begin Source document

Project Overview

This project applies time series forecasting to three datasets: ATM cash withdrawals, residential power usage, and hourly waterflow. Using the fpp3 framework in R, I fit ETS and ARIMA models to each dataset, compare forecasts, and export the final predictions to Excel.

Part A – ATM Cash Forecast

# Read and prepare ATM dataset
atm <- read_excel("ATM624Data.xlsx") %>%
  transmute(date = as.Date(DATE), atm = as.character(ATM), cash = as.numeric(Cash)) %>%
  arrange(atm, date) %>%
  as_tsibble(index = date, key = atm)

# Visualize cash withdrawals
autoplot(atm, cash) + labs(title = "ATM Daily Cash Withdrawals", y = "Cash (Hundreds $)")

# Split into training and testing
n <- nrow(atm)
train <- atm %>% slice_head(n = floor(0.8 * n))

end Source document
begin Supplied records

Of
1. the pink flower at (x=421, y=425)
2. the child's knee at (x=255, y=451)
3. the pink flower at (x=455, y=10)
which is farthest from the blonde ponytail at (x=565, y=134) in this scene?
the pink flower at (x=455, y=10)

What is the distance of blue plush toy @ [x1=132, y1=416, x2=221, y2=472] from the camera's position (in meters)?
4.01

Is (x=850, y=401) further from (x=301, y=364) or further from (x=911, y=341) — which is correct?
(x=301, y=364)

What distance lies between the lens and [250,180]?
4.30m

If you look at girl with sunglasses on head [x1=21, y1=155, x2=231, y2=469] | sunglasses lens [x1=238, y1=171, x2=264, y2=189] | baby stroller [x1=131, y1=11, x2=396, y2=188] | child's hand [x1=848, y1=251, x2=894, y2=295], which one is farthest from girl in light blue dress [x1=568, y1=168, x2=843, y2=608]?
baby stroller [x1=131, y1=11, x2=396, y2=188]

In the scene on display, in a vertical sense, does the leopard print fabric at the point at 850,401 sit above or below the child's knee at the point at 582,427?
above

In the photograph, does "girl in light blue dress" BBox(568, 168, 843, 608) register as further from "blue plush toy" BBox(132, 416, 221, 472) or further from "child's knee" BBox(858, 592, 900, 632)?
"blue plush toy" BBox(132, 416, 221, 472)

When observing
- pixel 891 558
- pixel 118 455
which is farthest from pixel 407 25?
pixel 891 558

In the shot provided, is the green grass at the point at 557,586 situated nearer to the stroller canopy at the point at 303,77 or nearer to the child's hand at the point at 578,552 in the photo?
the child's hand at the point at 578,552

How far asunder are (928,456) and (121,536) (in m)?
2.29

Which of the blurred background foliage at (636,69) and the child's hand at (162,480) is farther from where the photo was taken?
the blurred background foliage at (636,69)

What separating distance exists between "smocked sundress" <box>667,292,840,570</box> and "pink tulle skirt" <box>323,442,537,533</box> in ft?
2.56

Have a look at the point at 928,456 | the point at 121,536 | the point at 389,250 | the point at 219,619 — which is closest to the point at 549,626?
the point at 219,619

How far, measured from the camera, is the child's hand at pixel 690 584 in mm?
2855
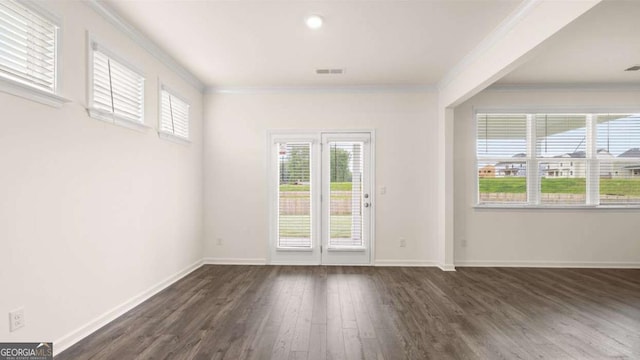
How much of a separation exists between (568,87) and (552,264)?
279 centimetres

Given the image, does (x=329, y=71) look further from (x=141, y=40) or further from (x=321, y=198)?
(x=141, y=40)

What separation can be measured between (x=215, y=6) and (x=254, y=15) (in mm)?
344

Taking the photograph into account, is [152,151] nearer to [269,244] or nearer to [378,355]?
[269,244]

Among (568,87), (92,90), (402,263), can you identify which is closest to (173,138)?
(92,90)

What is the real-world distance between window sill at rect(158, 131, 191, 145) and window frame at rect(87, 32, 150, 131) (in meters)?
0.32

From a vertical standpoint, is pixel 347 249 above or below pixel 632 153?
below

end Supplied records

▶ **Stated problem**
Carry on the time series forecasting write-up from its last line. The records have no connection to the forecasting project write-up.

▶ **Reply**
# Fit ETS and ARIMA models
fit <- train %>% model(ETS = ETS(cash), ARIMA = ARIMA(cash))

# Forecast and plot
fc <- fit %>% forecast(h = n - nrow(train))
autoplot(fc, train) + labs(title = "ATM Cash Forecast", y = "Cash (Hundreds $)")

# Export forecasts
write_xlsx(as_tibble(fc), "ATM_Forecast_Sabina.xlsx")

Part B – Residential Power Forecast

# Read and clean power usage dataset
power <- read_excel("ResidentialCustomerForecastLoad-624.xlsx") %>%
  transmute(month = yearmonth(str_replace(`YYYY-MMM`, "-", " ")), 
            kwh = as.numeric(KWH)) %>%
  arrange(month) %>%
  as_tsibble(index = month)

# Visualize power consumption trend
autoplot(power, kwh) + labs(title = "Residential Power Usage", y = "KWH")

# Train/test split
n <- nrow(power)
train <- power %>% slice_head(n = floor(0.8 * n))

# Fit ETS and ARIMA models
fit <- train %>% model(ETS = ETS(kwh), ARIMA = ARIMA(kwh))

# Forecast and plot
fc <- fit %>% forecast(h = n - nrow(train))
autoplot(fc, train) + labs(title = "Residential Power Forecast", y = "KWH")

# Export results
write_xlsx(as_tibble(fc), "Power_Forecast_Sabina.xlsx")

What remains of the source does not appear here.